Mashkoor and Jacquot discuss using the formal modeling and reasoning language Event-B for domain engineering, and provide an interesting (but rather simplistic) example of computer-controlled cars (CyCabs). They properly state that “a domain model is the right artifact to start with,” and observe that it is difficult for customers to read and understand formal specifications. They propose using animation to build a “mental bridge between complex formal specifications and their perception in the real world.” However, animation presents “typical behavioral scenarios of the specification,” that is, examples rather than a complete specification. Furthermore, a domain model presents invariants (about things and relationships), and only then all (rather than just typical) kinds of behavior. Thus, a narrative of the domain model, appropriately illustrated if needed, is essential. Bjørner, for example, emphasizes the importance and role of narratives [1].
The authors note that their research is closely related to Bjørner’s work on the formalization of as many domain facts as possible [1], and state that their objective was slightly different. They wanted “to check the capability of Event-B as a domain engineering tool and to point out and address (where possible) the issues with which [they were] confronted during this exercise.” The example domain appears to be closed rather than open. For example, it is unclear what happens if a vehicle in the system collides with a vehicle not in the system or with a pedestrian. This is possible because “CyCabs will move in the public space, possibly on dedicated lanes, and will have strong interactions with other road users.”
The most interesting part of the paper is in its “Lessons Learned” sections, where the authors note some serious problems with using Event-B, particularly problems due to the scattering of a behavioral law into the guards of several events (for example, “the assumption that a vehicle moves on a path only when it has some room to do so is scattered into four events”).
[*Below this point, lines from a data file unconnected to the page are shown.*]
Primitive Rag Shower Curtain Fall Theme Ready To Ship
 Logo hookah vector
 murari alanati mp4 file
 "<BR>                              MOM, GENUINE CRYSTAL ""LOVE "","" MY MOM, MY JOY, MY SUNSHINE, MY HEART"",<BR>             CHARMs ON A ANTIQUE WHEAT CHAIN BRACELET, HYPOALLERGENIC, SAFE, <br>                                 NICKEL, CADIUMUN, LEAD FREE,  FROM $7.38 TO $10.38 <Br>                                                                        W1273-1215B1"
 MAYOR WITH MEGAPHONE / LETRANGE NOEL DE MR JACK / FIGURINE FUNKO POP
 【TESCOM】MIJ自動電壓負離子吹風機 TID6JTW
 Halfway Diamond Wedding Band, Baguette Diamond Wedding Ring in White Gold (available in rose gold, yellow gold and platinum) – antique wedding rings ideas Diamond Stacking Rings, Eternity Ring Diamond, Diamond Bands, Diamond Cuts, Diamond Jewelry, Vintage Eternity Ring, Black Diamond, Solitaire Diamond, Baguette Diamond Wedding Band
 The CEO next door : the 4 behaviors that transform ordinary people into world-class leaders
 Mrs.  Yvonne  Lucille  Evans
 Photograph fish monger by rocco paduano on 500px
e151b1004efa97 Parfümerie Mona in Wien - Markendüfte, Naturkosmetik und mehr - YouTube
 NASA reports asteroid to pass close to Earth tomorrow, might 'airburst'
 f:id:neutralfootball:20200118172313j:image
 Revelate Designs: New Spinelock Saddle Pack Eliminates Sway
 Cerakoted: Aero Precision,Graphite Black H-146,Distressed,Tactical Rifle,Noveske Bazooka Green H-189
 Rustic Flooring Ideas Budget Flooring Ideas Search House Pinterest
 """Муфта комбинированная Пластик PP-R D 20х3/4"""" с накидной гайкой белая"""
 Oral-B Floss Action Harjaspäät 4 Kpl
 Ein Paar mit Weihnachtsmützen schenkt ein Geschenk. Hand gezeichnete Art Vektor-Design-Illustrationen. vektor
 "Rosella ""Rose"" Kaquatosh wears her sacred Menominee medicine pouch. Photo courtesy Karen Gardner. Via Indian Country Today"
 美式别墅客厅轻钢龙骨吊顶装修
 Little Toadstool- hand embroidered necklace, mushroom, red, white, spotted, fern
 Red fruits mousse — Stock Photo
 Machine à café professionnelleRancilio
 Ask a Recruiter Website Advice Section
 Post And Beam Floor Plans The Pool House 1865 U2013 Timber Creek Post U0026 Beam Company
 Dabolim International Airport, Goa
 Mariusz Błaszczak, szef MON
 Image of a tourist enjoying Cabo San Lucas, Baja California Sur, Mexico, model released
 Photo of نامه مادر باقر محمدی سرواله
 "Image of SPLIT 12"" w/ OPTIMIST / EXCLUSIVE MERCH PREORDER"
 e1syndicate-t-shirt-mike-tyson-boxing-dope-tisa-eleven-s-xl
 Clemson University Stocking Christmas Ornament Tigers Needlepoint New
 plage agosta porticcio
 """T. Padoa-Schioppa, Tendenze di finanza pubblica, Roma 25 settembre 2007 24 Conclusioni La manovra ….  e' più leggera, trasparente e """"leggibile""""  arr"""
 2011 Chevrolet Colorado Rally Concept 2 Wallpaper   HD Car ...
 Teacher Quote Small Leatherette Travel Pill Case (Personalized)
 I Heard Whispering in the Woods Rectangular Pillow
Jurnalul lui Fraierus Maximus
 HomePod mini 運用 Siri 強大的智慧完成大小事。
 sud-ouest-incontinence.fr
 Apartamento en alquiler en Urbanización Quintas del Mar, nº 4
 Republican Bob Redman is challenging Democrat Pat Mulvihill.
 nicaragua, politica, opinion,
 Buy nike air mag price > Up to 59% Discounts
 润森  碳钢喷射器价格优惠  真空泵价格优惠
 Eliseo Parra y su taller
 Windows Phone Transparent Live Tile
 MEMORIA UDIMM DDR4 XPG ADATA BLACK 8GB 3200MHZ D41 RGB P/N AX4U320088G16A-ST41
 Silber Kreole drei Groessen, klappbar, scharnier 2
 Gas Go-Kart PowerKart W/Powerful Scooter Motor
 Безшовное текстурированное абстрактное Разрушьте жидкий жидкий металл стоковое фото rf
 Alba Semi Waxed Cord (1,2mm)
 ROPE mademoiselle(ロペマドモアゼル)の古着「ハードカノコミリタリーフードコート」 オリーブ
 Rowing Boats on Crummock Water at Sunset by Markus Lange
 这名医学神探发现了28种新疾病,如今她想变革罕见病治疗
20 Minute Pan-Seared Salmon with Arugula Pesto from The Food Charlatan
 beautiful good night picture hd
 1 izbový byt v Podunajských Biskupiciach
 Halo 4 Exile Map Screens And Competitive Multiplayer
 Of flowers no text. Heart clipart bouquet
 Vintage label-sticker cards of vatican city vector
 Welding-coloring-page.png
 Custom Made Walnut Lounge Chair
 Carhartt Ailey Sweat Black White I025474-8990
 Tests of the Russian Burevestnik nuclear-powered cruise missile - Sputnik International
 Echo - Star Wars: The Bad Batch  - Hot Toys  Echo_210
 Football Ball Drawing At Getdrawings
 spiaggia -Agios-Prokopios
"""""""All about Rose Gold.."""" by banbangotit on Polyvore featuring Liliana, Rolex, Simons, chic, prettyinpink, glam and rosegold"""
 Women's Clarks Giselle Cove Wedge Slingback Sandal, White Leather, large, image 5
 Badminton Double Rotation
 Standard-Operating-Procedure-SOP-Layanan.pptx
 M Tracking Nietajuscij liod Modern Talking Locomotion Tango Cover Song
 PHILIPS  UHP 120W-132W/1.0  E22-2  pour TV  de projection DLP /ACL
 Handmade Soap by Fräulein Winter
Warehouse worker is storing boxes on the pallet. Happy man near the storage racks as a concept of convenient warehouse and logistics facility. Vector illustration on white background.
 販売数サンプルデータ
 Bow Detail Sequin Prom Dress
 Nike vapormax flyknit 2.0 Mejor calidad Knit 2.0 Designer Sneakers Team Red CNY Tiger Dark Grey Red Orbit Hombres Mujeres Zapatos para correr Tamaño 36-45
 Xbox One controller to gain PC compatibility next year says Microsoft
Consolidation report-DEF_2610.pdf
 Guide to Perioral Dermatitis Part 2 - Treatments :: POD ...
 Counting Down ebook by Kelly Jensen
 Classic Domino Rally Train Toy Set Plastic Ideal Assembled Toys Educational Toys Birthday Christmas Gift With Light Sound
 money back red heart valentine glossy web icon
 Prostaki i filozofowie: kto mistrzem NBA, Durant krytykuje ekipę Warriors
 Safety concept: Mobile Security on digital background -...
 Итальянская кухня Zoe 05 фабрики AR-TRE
This makes a specification rather difficult to read, and, in the same manner as for a program, reading is much more important than writing [2]. The authors deal at some length with Event-B technicalities, acknowledge the need to express facts at a high(er) abstraction level, and even present an example along the lines of Bertrand Meyer’s “Quantifiers Considered Harmful” [3]. They consider Event-B an “adequate language for domain engineering,” but observe that improvements--most importantly, better specification structuring mechanisms--would be very desirable. While noting that “animation alone is not sufficient to decide if a model is ‘good,’” they still overemphasize it. Animation may be very useful to explore new features, but it is not clear, for example, whether and how it may be made usable to understand domain invariants. Finally, the authors properly state that “tools based on a better understanding of the needs of the specifiers” would be a promising approach, but they do not mention that a language is also a tool, that is, a tool for thought.